For the vast majority of CIOs, it takes more than a little work to get the business side to carry its load, Schiller writes in a post at CIOInsight. The worst part is that CIOs are so used to having to coax and cajole the business people for support that they have come to believe that it's part of the job. This may have made sense when IT was viewed strictly in a service and support role, but it doesn't make sense anymore. If the business side isn't expected to play an active role, it calls into question IT's business value and it underscores the perception that IT is supposed to chase after the business folks for their cooperation.

Schiller suggests that there is a way to change all of this, and it requires just a few modifications in your mindset. You start by deciding that from now on all IT initiatives will entail "a measure of business criticality," which you can determine based on a rating system he sets forth. Then you ask the CEO and CFO to make the criticality index a component of the budget approval process. 

"From personal experience I can tell you that CEOs and CFOs absolutely love this," Schiller writes. "They feel as if you have suddenly given them a whole new level of control over the IT budget.
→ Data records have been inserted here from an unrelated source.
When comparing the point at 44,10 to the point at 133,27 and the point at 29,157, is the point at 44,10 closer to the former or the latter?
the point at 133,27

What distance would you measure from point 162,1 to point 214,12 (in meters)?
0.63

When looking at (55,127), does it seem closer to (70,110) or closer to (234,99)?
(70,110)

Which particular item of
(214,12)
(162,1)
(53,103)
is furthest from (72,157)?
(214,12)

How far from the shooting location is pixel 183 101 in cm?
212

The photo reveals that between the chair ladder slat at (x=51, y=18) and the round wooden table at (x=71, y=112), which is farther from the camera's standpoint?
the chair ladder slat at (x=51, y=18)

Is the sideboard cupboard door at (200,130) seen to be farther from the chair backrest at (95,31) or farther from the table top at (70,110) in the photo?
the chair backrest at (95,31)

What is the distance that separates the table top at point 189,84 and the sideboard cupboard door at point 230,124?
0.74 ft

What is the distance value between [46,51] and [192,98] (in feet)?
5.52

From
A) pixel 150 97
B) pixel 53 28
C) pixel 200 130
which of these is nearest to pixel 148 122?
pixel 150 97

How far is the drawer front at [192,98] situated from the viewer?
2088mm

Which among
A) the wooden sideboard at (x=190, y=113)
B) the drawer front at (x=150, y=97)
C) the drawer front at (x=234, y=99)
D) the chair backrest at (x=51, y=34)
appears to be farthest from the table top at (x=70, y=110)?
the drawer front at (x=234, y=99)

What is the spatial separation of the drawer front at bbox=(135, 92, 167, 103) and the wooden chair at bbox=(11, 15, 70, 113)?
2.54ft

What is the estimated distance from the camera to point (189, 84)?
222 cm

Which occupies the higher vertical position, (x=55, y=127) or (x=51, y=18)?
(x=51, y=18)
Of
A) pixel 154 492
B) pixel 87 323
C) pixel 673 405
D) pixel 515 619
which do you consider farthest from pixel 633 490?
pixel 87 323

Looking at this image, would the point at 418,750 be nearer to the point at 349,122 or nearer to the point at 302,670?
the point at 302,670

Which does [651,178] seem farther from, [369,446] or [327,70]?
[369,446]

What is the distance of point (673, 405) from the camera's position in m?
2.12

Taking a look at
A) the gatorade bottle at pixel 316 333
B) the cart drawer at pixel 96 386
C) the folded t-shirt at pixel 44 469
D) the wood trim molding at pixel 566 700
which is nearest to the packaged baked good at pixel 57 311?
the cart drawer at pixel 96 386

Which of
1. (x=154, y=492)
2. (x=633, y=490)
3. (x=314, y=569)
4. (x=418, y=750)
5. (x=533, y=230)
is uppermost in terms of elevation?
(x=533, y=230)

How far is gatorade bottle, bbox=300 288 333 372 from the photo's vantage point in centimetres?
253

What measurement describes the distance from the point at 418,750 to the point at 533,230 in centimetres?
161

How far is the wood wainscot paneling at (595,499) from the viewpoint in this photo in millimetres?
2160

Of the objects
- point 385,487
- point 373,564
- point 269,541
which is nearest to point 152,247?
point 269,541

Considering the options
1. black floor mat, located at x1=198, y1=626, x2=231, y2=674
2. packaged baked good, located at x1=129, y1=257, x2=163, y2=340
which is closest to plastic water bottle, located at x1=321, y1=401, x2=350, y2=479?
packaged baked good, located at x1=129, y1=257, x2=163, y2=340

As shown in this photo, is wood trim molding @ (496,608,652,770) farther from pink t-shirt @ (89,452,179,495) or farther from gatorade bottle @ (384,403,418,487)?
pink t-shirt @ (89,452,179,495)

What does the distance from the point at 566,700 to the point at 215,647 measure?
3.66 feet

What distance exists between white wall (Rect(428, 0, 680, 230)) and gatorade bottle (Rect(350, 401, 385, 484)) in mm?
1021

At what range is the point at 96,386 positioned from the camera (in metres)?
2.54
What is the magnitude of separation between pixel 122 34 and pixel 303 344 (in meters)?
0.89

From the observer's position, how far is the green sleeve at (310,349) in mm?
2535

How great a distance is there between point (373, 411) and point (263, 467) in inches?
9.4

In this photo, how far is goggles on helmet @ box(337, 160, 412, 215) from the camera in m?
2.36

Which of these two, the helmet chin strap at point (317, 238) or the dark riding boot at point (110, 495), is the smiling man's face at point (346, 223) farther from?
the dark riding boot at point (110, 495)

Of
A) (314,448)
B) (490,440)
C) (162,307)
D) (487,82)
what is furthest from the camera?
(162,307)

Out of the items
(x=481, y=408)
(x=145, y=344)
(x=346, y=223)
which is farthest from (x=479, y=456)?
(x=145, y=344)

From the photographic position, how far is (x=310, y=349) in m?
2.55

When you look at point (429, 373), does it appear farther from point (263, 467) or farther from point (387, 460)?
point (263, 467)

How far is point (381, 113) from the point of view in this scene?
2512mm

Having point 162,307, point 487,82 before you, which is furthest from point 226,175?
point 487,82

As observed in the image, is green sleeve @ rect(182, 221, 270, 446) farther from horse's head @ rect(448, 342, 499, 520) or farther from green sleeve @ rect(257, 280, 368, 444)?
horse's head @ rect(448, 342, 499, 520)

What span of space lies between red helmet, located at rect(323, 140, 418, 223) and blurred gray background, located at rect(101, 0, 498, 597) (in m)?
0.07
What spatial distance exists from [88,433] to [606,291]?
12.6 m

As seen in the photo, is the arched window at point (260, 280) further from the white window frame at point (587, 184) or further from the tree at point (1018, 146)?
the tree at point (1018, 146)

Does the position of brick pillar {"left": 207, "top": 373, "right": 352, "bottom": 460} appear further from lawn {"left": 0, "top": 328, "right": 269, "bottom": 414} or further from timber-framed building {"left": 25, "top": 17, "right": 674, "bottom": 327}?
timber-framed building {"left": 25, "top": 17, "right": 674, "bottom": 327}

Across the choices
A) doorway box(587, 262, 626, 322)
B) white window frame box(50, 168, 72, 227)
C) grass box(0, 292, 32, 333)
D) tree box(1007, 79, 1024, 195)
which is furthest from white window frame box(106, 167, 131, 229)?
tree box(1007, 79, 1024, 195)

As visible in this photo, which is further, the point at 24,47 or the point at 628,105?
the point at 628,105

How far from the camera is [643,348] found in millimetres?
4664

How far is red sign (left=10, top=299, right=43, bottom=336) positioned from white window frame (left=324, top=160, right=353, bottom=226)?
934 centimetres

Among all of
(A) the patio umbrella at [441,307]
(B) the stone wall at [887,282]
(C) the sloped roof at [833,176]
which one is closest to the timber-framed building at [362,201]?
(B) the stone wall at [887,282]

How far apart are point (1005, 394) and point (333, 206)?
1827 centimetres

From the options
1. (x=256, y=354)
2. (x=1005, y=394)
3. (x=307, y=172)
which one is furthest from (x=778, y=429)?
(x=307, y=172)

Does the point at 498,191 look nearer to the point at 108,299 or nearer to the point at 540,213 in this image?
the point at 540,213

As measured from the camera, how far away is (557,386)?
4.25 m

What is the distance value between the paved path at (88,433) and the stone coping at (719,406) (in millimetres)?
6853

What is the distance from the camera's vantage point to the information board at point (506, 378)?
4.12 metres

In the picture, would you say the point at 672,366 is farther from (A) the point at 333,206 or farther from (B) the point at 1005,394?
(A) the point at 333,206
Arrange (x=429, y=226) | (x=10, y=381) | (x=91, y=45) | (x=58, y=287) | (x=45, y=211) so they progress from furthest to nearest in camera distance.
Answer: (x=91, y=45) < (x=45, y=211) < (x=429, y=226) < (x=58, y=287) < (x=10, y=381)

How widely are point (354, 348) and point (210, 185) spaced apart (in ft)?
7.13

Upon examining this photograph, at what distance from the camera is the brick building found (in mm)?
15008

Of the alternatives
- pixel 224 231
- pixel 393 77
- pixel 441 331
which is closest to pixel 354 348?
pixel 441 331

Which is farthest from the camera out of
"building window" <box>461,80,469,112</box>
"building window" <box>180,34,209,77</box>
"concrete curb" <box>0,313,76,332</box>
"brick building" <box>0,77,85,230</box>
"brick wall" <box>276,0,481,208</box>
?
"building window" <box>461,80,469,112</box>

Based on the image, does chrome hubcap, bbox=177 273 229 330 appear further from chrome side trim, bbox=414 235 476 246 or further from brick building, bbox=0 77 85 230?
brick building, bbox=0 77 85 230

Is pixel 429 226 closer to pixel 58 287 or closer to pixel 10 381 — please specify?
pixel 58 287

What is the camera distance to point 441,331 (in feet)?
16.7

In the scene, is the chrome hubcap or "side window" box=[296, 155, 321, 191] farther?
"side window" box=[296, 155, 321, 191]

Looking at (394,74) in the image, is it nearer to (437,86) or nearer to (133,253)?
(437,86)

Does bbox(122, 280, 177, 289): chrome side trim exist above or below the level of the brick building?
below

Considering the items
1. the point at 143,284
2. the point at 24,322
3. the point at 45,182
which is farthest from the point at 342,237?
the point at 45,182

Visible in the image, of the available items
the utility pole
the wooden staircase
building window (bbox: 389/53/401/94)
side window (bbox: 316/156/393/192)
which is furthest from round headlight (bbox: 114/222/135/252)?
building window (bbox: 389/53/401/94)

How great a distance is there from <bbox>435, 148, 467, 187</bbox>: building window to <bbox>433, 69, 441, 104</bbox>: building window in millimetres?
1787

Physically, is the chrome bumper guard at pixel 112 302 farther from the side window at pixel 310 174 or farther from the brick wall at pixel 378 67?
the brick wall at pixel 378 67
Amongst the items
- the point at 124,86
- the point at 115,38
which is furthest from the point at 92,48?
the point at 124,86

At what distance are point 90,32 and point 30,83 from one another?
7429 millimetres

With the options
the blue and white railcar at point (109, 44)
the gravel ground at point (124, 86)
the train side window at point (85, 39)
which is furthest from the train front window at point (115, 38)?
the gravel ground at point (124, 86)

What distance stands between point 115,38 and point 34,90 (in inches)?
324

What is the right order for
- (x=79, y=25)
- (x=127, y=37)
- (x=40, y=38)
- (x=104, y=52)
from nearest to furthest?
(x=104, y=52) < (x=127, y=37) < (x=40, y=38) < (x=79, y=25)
You get instant hero status."

After that, you make sure that the business units understand that any IT requests must include a criticality measure or they won't be considered. "All of a sudden the game changes," Schiller writes. "No more taking anything IT does for granted. Laptop upgrades, new reports, iPhone support, whatever. If it's something the business community wants, they have to put a number on it. And they have to be able to back it up."

In other words, if business colleagues want something, their proactive support for it is automatically "baked into the process."